The issue of different ports: as you can read on Wikipedia, there are three categories of ports:
- Common ports: from 0 to 1023 (not 1024, but the first 1024! – we computer guys are sometimes a little weird with our numbers) – these are special in the sense for example on Linux you must have root privileges to use them (some old programs used this as a primitive method for authentication saying that this packet comes from computer X who I trust and it has a source port below 1024, so the user who’s sending it must be root on that computer, so I can trust it – until everybody discovered IP spoofing)
- Registered ports: from 1024 to 49151 (why 49151? I don’t know, but it looks nicer in hex: BFFF). These are listed by IANA (Internet Assigned Numbers Authority). You can find the listing here: http://www.iana.org/assignments/port-numbers. The list is only a recommendation and nobody will / wants to enforce it. It should be respected if you want to address a large public (so that they know on which port to connect for a given service), but on privately used networks you might want to choose different ports to avoid automatic exploitation tools.
- Dynamic and/or Private Ports: from 49152 to 65535.
A little correction for the typist: it’s DESQView not DeskView.
In the podcast there is a big confusion between different types of virtual machines, and I can’t blame them since there are many different things on the market called virtual machines. My personal recommandation would be to anyone who feels confused by the podcast to go read the Wikipedia article on Virtual Machines which does a very good job on clarifying the issues.
STEVE: … There’s literally a bitmap that represents the I/O addresses so that individual I/O addresses can be protected and others can be deprotected. – as far as I know on the x86 architecture every I/O operation (there are two instructions in and out) is a privileged operation (that means that code running in ring 3 can’t execute it and it will always create an exception – which the supervisor code in ring 0 can handle) and there is no such bitmap.
virtually zero overhead – luckily he said virtually, because even if it’s in hardware, there is an overhead.
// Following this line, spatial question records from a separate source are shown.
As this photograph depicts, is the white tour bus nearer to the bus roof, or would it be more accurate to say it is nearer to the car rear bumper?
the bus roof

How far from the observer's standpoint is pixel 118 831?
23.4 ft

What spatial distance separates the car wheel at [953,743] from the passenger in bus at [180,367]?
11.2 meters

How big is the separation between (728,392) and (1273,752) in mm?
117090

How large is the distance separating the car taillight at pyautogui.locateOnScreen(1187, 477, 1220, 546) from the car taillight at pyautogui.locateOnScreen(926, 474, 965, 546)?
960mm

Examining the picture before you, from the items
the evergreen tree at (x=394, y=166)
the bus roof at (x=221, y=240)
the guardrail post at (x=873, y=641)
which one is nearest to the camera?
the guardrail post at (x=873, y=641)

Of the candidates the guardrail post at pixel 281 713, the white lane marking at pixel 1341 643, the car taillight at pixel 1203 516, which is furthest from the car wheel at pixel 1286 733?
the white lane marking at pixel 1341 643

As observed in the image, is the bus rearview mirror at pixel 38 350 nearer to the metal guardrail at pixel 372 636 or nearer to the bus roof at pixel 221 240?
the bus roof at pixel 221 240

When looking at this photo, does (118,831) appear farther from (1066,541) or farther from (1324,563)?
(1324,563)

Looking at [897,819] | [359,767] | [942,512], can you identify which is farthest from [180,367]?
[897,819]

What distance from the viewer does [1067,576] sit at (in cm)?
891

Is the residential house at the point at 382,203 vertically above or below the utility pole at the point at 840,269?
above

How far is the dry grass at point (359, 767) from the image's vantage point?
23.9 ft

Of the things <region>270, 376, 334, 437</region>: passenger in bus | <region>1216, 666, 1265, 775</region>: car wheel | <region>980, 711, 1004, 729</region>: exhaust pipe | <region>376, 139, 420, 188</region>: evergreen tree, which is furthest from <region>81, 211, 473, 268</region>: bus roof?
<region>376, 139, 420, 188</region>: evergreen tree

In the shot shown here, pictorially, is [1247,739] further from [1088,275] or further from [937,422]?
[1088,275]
The modern processors don’t execute an instructions every clock cycle, but every instruction takes a number of clock cycles. If you listen to the interview with the researches who develop Singularity (a research OS) over at the Channel9 site they say turning on paging and memory protection can reduce the performance of the computer by something like 10% (I’m not sure what the exact number was). It’s a penalty that must be accepted for current OSs but for example in their OS they can avoid turning it on, because of the checks they make on the programs during compile time.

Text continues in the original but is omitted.